----- Data to use

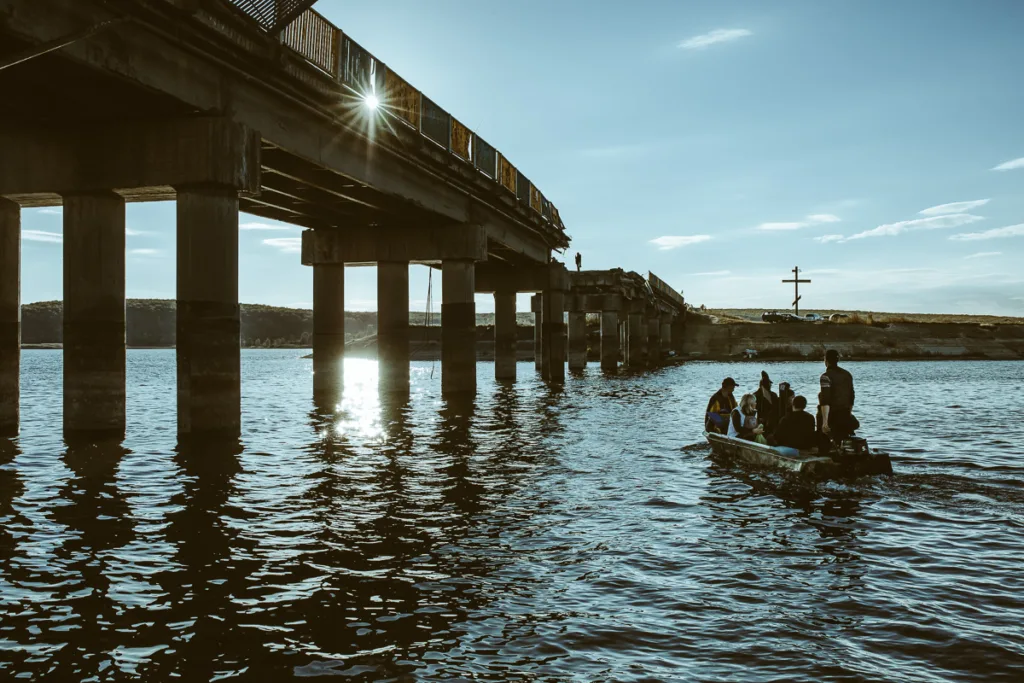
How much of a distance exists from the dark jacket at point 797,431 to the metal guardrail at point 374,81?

----------
----- Data to use

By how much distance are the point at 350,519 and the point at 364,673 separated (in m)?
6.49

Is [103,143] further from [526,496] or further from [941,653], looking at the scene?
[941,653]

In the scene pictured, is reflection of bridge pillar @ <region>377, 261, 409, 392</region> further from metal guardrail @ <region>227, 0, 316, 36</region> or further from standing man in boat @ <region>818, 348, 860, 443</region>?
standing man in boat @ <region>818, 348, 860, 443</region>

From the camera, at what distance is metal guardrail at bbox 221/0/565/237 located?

----------
----- Data to use

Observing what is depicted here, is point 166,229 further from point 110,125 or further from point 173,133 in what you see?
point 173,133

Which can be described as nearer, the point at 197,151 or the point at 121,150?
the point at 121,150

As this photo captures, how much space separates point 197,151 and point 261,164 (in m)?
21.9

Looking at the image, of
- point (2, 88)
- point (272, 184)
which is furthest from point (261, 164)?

----------

▶ [Given task]: Retype the lines starting with the line containing "Observing what is" and going on through the line containing "which is furthest from point (261, 164)?", both included, with no changes.

▶ [Full solution]:
Observing what is depicted here, is point 166,229 further from point 110,125 or further from point 173,133 in what you see?
point 173,133

Which can be described as nearer, the point at 197,151 or the point at 121,150?
the point at 121,150

As this photo captures, how much space separates point 197,151 and point 261,164 (in m)?
21.9

Looking at the image, of
- point (2, 88)
- point (272, 184)
which is furthest from point (261, 164)?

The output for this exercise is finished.